Text block.
Start of Block

By Eden B. Mcdowell, CONTRIBUTING WRITER

On April 12, with water temperatures hovering slightly above freezing, 24 surfers congregated in Rye Rocks, N.H., for the Red Bull Ice Break Surfing competition. It was a typical winter day, with cloudy skies and big surf.

The competition’s winner, however, is not your typical championship surfer.

Zev J. Gartner, a fourth year graduate student studying chemistry at Harvard’s Graduate School of Arts and Sciences, bested several professional surfers to capture the title.

“People most probably don’t think of an organic chemistry graduate student at a top school as anything but an extremely hard-working nerd, let alone a nationally recognized surfer,” David R. Liu, associate professor of chemistry and chemical biology, wrote in an e-mail.

In a press release, the Red Bull Ice Break said that the aim of the contest would be to discover the best big wave surfing in the harshest, coldest conditions.

“Only when optimal big wave and cold-water conditions are achieved will the event be held,” the press release promised.

The qualifying rounds were held in New Hampshire, New Jersey and Rhode Island throughout the fall. From each location a pool of 48 surfers was reduced to 8. These 24 surfers remained on call during a period from Jan. 15 to April 15.

The large time window for the contest, promoters said, ensured that the main event would be held in “the biggest and ugliest surf the North Atlantic can produce.”

Organizers of the event said this year’s particularly long, harsh winter postponed the championship event until last week, which was the established deadline.

Gartner said to compensate for the extreme cold, he wears a six-millimeter wetsuit with only his face exposed—and just barely.

“When the waves are good, you’re moving around enough that you stay warm,” Gartner said.

Yesterday, Gartner said he was still “totally shocked” at his victory.

Liu, however, was not.

“Although I was quite surprised to hear that Zev had just won a major multi-tiered regional surfing competition that included several professional surfers, in retrospect I shouldn’t have been,” he wrote in an e-mail. “Zev reminds us that it is possible to be a first-rate scientist, a first-rate athlete, and a down-to-earth person at the same time.”

End of Block

Continue the article about the graduate student who won the cold-water surfing competition, picking up right after its final sentence. These rows have nothing to do with the article about the surfing competition.

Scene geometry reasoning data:
Start of Block

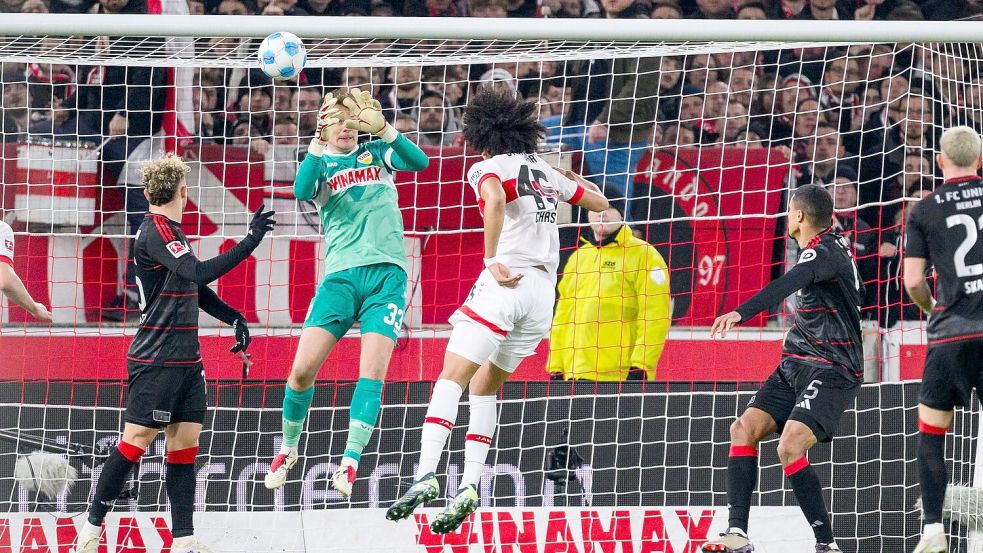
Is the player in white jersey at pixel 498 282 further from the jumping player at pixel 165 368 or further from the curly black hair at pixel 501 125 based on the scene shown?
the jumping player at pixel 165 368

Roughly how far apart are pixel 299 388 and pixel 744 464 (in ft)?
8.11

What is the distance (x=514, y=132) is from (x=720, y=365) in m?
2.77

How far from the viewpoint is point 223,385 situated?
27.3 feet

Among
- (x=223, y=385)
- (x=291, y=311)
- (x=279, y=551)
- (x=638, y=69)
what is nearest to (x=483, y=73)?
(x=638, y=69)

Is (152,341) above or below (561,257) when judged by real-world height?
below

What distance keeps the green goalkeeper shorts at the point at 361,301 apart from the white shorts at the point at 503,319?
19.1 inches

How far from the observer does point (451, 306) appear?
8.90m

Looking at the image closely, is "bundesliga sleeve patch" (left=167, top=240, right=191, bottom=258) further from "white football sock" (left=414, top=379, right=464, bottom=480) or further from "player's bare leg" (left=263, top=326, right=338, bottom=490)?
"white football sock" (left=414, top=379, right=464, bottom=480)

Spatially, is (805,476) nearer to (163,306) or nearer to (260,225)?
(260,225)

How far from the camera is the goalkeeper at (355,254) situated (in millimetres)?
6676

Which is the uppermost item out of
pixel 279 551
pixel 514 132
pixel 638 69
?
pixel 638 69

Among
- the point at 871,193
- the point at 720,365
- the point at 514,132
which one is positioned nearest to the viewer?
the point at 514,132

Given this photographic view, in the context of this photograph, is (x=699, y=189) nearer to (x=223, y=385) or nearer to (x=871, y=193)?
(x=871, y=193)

End of Block
Start of Block

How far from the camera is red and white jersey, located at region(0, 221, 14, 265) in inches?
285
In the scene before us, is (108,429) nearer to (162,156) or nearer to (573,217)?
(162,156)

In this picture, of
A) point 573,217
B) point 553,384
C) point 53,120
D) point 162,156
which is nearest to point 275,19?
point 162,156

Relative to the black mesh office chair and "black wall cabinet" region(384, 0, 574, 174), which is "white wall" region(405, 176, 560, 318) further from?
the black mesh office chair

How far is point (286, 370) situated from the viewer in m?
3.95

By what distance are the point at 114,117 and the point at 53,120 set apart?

End of Block

Task response.
Gartner, a California native, attended the University of California at Berkeley as an undergraduate.

He said that he began surfing as a child when his parents would drop him off at the beach at Santa Cruz for the summer.

Though the surf is more consistent on the west coast, Gartner has been able to continue surfing while attending Harvard, he said.

He manages to surf year round, despite freezing temperatures and the time commitments of his schoolwork and research.

Gartner said that chemistry actually compliments his love of surfing.

The research is so “independently driven” Gartner said, that “you can work really hard and then when the surf is good, take off.”

Liu, Gartner’s professor, first met him back in 1999, when Liu was a graduate student at Berkeley.

Liu attempted to convince Gartner, whom he had heard was a promising prospective graduate student, to attend Harvard. Liu wrote that he feared Harvard would lose Gartner to the Scripps Research Institute in Claremont, Calif. “in part because the many unique strengths of our chemistry department do not include ideal local surfing (unless you are a penguin perhaps.)”

The press release on the Red Bull Ice Break’s website emphasized Gartner’s mastery of icy east coast surfing.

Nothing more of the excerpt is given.